By Regina Perez, MAC
Often in life, we tend to focus on what we’re doing wrong instead of what we’re doing right. We ask each other questions such as, “What is your greatest weakness?” in job interviews. We often set goals for ourselves that are more focused on kicking bad habits than adopting healthy ones. We tend to criticize ourselves for mistakes we make instead of celebrating our successes and personal strengths.
However, the recent development of positive psychology seeks to address this imbalance by focusing more on the positive side of human functioning. Positive psychologist Martin Seligman said, “The intent is to have a more complete and balanced scientific understanding of the human experience—the peaks, the valleys, and everything in between.” In particular, positive psychology focuses on character strengths, which are the virtues we possess that can help us live a more fulfilling life.
By focusing on what you’re doing well, it allows you to feel more empowered. This is a key idea around developing our strengths. When we focus on something that we are good at, we will feel better equipped to tackle our problems and we are able to make our lives more rewarding.
6 character strengths:
Character strengths can fall into 6 different categories. These characters are described as fulfilling and inherently moral and valuable.

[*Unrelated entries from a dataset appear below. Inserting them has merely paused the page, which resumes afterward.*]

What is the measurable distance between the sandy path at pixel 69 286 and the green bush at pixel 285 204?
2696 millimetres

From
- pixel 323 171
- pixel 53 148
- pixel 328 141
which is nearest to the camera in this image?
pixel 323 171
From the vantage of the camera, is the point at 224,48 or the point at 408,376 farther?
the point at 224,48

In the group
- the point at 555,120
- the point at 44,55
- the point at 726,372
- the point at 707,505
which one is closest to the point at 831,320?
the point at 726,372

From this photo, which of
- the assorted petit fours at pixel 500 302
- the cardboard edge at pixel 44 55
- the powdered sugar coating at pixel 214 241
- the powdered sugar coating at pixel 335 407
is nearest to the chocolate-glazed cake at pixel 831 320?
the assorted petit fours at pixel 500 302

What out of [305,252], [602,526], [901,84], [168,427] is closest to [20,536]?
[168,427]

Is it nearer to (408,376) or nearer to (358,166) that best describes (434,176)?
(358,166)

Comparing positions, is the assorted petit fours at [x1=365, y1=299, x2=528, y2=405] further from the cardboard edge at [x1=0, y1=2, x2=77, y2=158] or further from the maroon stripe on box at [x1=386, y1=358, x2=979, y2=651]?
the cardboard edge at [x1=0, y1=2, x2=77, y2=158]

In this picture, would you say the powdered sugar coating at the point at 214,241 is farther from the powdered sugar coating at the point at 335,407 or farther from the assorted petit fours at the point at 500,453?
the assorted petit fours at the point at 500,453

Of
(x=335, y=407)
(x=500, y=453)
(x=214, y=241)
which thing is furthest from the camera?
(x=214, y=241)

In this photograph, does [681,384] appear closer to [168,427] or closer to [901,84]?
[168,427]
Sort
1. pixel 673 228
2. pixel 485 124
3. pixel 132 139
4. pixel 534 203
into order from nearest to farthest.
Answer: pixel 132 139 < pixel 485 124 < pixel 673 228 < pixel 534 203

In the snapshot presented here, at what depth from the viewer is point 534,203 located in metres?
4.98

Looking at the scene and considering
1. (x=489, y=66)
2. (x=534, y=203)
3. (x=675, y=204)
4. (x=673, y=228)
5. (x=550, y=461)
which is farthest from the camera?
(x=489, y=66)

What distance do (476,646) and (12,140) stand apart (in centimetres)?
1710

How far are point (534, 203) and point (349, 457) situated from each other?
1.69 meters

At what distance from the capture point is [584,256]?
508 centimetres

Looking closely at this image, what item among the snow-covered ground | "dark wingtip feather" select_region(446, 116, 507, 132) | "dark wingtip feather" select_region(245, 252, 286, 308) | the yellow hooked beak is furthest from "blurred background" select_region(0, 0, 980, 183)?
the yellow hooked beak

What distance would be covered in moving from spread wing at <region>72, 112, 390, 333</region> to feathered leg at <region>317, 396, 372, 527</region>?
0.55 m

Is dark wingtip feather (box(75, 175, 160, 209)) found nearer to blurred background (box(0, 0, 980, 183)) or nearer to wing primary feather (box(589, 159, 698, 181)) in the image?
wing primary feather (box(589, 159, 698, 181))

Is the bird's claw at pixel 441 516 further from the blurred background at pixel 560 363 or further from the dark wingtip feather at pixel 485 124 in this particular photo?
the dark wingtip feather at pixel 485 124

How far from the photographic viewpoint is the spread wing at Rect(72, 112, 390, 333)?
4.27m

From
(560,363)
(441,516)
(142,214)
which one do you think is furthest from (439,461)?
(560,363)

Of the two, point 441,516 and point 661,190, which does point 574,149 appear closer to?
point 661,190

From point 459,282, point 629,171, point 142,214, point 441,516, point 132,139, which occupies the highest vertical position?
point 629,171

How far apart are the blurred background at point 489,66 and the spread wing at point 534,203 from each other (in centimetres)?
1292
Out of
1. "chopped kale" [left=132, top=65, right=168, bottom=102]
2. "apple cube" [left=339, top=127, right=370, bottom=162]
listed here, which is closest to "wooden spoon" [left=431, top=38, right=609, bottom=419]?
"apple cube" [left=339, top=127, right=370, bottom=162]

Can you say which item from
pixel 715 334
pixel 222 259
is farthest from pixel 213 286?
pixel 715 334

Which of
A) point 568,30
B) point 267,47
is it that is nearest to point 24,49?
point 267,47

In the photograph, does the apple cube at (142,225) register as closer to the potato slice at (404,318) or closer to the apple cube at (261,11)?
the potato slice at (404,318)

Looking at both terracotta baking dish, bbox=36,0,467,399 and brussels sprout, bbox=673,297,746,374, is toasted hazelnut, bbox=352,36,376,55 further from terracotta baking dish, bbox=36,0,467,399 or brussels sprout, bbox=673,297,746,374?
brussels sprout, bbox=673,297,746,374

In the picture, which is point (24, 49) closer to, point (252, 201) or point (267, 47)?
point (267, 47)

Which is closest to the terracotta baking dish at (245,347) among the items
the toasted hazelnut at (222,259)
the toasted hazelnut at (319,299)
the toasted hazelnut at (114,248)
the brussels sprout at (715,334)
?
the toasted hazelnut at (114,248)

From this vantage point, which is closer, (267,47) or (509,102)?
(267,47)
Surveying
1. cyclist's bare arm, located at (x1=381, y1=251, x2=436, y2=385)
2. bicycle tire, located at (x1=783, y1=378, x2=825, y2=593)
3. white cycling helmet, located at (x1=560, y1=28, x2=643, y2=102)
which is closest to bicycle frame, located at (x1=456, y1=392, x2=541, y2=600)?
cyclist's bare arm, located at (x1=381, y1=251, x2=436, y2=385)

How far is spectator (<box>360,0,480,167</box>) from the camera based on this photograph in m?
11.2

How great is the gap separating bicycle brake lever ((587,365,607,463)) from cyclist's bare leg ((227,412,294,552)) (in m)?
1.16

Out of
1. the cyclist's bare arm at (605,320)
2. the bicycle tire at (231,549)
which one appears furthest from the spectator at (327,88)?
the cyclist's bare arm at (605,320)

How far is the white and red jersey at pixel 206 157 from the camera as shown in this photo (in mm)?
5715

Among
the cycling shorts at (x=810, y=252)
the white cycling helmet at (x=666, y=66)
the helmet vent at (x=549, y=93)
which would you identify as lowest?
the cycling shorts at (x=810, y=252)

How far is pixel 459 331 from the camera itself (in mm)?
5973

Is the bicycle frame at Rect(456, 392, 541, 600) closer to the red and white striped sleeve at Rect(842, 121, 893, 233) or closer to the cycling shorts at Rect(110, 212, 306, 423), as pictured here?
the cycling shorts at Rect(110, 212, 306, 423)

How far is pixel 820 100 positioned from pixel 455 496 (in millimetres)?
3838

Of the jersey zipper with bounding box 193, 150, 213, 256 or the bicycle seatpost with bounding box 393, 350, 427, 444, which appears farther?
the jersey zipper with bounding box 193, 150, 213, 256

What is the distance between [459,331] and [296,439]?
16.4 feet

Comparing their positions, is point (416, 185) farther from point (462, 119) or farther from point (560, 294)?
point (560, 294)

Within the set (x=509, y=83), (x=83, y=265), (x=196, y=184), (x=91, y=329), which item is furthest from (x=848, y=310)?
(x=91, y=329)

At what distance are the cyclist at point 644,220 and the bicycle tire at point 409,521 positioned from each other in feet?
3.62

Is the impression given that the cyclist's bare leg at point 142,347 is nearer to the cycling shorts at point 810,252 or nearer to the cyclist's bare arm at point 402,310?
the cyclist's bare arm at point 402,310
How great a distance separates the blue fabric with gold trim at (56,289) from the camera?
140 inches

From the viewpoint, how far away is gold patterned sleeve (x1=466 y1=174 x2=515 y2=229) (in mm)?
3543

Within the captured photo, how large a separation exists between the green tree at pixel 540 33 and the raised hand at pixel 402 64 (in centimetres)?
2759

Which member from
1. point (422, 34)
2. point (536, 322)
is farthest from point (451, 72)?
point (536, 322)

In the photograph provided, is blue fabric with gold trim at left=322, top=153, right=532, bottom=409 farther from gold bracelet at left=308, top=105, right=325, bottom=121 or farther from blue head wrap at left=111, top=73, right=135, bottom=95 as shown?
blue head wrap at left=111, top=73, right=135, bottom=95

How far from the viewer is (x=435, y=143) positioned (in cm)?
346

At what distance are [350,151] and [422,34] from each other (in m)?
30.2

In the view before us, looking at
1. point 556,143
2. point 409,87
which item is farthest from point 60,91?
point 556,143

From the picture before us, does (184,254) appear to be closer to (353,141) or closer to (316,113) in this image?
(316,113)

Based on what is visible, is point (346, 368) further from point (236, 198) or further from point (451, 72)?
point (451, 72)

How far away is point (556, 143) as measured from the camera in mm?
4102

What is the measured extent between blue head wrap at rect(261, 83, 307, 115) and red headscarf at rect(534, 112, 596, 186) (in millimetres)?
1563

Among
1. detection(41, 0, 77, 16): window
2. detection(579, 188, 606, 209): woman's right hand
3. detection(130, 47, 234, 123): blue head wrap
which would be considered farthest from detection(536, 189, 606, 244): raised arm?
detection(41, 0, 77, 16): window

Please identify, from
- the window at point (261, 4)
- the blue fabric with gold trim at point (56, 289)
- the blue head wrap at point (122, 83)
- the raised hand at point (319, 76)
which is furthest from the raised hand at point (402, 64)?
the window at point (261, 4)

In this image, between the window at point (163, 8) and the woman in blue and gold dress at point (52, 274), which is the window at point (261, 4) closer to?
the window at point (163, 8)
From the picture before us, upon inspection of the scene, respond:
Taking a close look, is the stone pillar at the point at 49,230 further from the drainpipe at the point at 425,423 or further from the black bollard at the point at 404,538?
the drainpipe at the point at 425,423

- Wisdom: This category includes creativity, a love of learning, curiosity, having a wise perspective, and thinking through things carefully.
- Courage: This category includes honesty, bravery, approaching things with zest and energy, and persevering when things get tough.
- Humanity: These are the strengths that foster our connections with others: kindness, social intelligence, and love.
- Justice: These strengths are leadership ability, trying to treat others fairly, and working well with others.
- Temperance: These strengths are humility, a willingness to forgive others, cautiousness, and self-control.
- Transcendence: These strengths are gratitude, hope, spirituality, appreciating beauty, and valuing humor.
Being able to understand and utilize these character strengths are a key component to living a satisfying life.
Playing to our strengths
- Recognize our strengths
- Recognize others’ strengths
- Consider context when using our strengths
- Viewing our strengths as flexible
- Exploring psychotherapy
Boost your positivity
Sometimes we just need to get our minds open and ready to think more positively. Here are a few questions to ask yourself:
- What positive qualities do you have?
- What strengths do you have?
- What are you grateful for?
- What do you have to look forward to (or what can you create so you do have things to look forward to)?
If you tend to focus on things that aren’t going well, you’re not alone. It’s a common tendency to focus on the areas where we worry we aren’t doing as well. However, researchers have found that we can benefit from working to nurture our character strengths. When we focus on the areas where we’re doing well and create opportunities to use these character strengths in our daily lives.